- Location: Chenghua, Chengdu, Sichuan, China

History
- Built: 1958
- Built for: Chengdu National Hongguang Electron Tube Factory
- Original use: Electronics manufacturing complex

Site notes
- Architectural style: Industrial architecture
- Current use: Cultural and creative district
- Owner: Chengdu Media Group

= Dongjiao Memory =

Neighborhood in Chengdu, Sichuan, China

Dongjiao Memory (东郊记忆 (Dōngjiāo Jìyì, Eastern Suburb Memory)) is a cultural and creative neighborhood in the Chenghua district of Chengdu, Sichuan, China. It was developed from the former site of the Chengdu National Hongguang Electron Tube Factory (成都国营红光电子管厂), a major electronics industrial facility established in 1958. The district is known for its preservation of industrial architecture, including factory buildings, chimneys, pipelines, and other structures, combined with modern cultural uses such as music performances, art exhibitions, creative industries, and commercial spaces. It is considered one of Chengdu's representative examples of industrial heritage reuse and urban cultural regeneration.

Dongjiao Memory is served by Dongjiao Memory station on Line 8 of Chengdu Metro.

== History ==

=== Industrial period ===

The site of Dongjiao Memory was originally part of Chengdu's eastern industrial area. The Chengdu National Hongguang Electron Tube Factory was established in 1958 as part of China's early electronics industry development. The factory became an important producer of electronic components and was associated with several milestones in China's television and display technology industry.

During the planned economy period, the eastern suburbs of Chengdu became a major industrial center. Large factories, research facilities, and workers' communities formed an important part of the city's modern industrial history.

=== Transformation into a cultural district ===

In the early 21st century, as Chengdu's industrial structure changed, parts of the former factory area were redeveloped for cultural and creative uses. The Chengdu municipal government transferred the former Hongguang Electron Tube Factory site for adaptive reuse, and Chengdu Media Group participated in its redevelopment.

The redevelopment project was initially opened on 29 September 2011 as Chengdu Eastern Suburb Music Park (成都东区音乐公园). It was renamed Dongjiao Memory on 1 November 2012. The project adopted an approach of preserving industrial remains while introducing new cultural and commercial functions. Architects involved in the transformation followed the principle of "repairing the old as the old and using old buildings for new purposes" (修旧如旧，旧房新用). The redevelopment retained industrial features while adapting buildings for contemporary activities.

== Features ==

Dongjiao Memory preserves a range of industrial structures from the former factory complex. These include brick buildings, industrial pipelines, and tall chimneys that have become recognizable symbols of the district. The district combines industrial heritage with cultural and creative industries. Its facilities include music venues, theaters, exhibition spaces, creative offices, restaurants, and retail businesses.

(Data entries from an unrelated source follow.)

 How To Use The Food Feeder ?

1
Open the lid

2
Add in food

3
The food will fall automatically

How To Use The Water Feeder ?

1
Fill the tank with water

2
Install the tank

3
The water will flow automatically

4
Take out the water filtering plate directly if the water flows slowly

The area has hosted concerts, art exhibitions, theater performances, cultural festivals, and other public events. It has become a gathering place for music, design, youth culture, and creative enterprises in Chengdu.

Dongjiao Memory is part of a broader trend in China of converting former industrial sites into cultural districts. Its development reflects Chengdu's efforts to preserve industrial heritage while supporting cultural industries and urban renewal.

The district has received recognition as a cultural and tourism destination. It has been designated by the Chinese government as a National Cultural Industry Demonstration Base (国家文化产业示范基地), a National Music Industry Base (国家音乐产业基地), a National Industrial Heritage Tourism Base (国家工业遗产旅游基地), a National Industrial Heritage site (国家工业遗产), and a national News and Publishing Industry Demonstration Project (新闻出版产业示范项目), among other titles.